You are mistaken about the Annan plan. I suggest you look up the terms. It's the Greek Cypriots who would absolutely love full compliance with the Acquis Communitaire. If the EU and UN would grant them that, they would have signed on 40 years ago. In fact, the Greek Cypriots agreed to much less than the rights granted to all other EU members, when they accepted less property rights and restrictions on freedom of movement and work privileges in Annan 3. Annan 5 went much further in violating the Acquis Communitaire, and for that reason it was rejected.

In point of fact, the property controversy in Cyprus mainly addresses the loss of Greek Cypriot property in the North after the Greeks were removed from the north by the Turkish Army in 1974. See the Loizidou case in the European court of Human Rights which ruled in favor of a private citizen regaining her property rights. For its part, the Cypriot gov't has stated that Turkish Cypriots can regain their properties in the south upon unification. This is part of the Annan plan. They can move south. That same right is not given to 50% of the Greek Cypriots who own land in the North. Only 50% will be reimbursed and/or retain the property rights.

I'm afraid you have the positions of the North and South exactly reversed.

Can you be specific about the compromises that you are referring to in Annan 5? Let's cut to the chase and talk about specifics. You say the Greek Cypriots did not like the final compromise. What did Turkey compromise on? What was not to the Greek's liking?

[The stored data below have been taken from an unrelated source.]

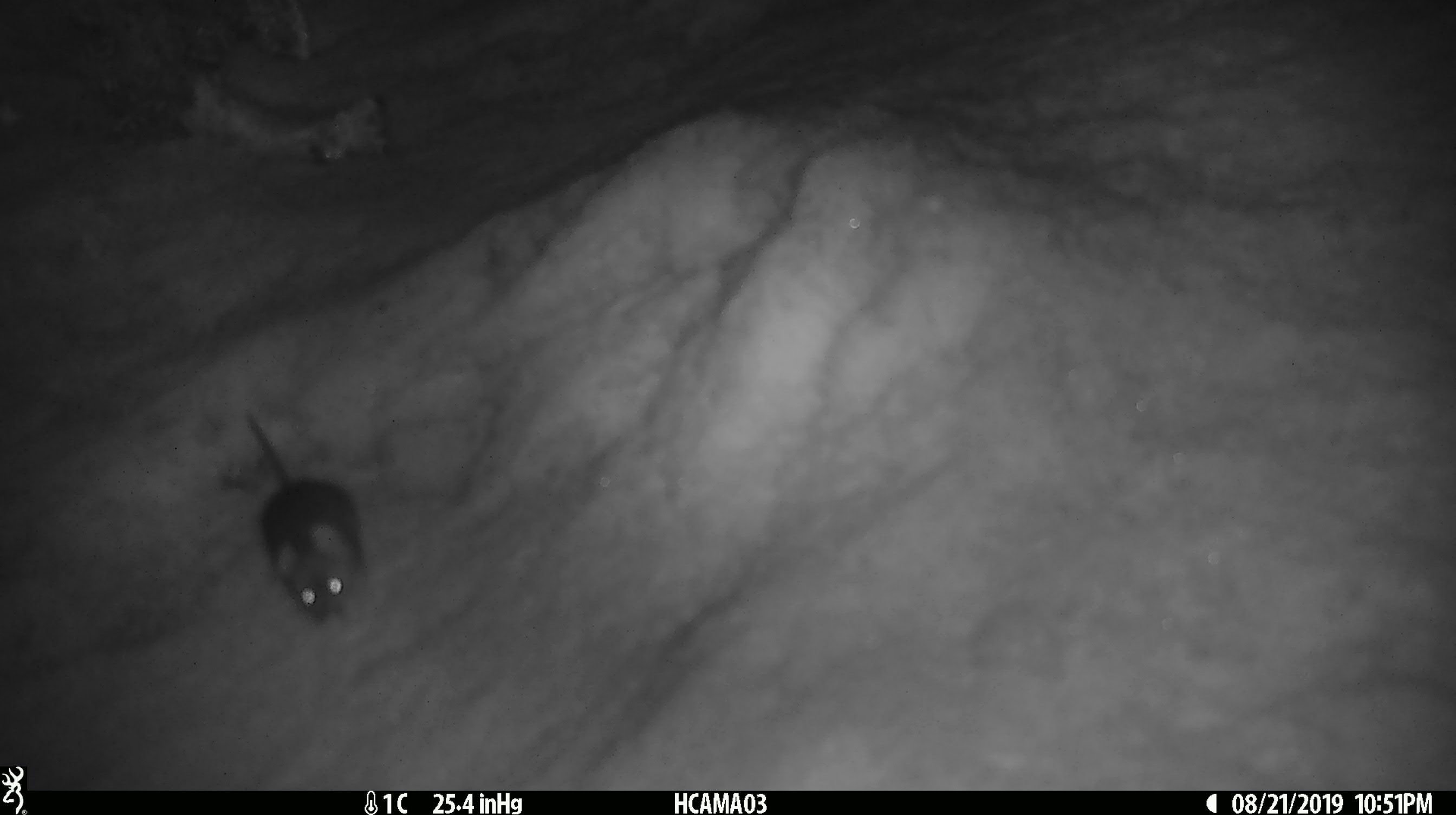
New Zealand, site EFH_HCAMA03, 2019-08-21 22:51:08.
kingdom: Animalia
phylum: Chordata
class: Mammalia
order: Rodentia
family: Muridae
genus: Mus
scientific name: Mus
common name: mouse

Your last paragraph is a good one. Since the actual Annan 5 agreement violated the Acquis Communitaire, no one actually knows how much of it would have stood the test of time, given the legal ramifications of joining the EU. It could be the Greek Cypriot side erred, and that had they accepted it, the Annan 5 plan would have been null and void regardless. However, it's clear the Greek Cypriots were not very willing to take that risk. If I lived on the island, I'm not sure I would have. Even clearer, given last week's referendums in France and Holland, there is no longer any guarantee that Turkey is bound to join the EU, and thus the requirement for Turkey to ascribe to EU laws isn't a strong stick either. They might have insisted on the Anti-EU provisions of Annan 5 regardless. Obviously, Turkey, if it were to remain a non-EU entity, would not have to attend to EU laws.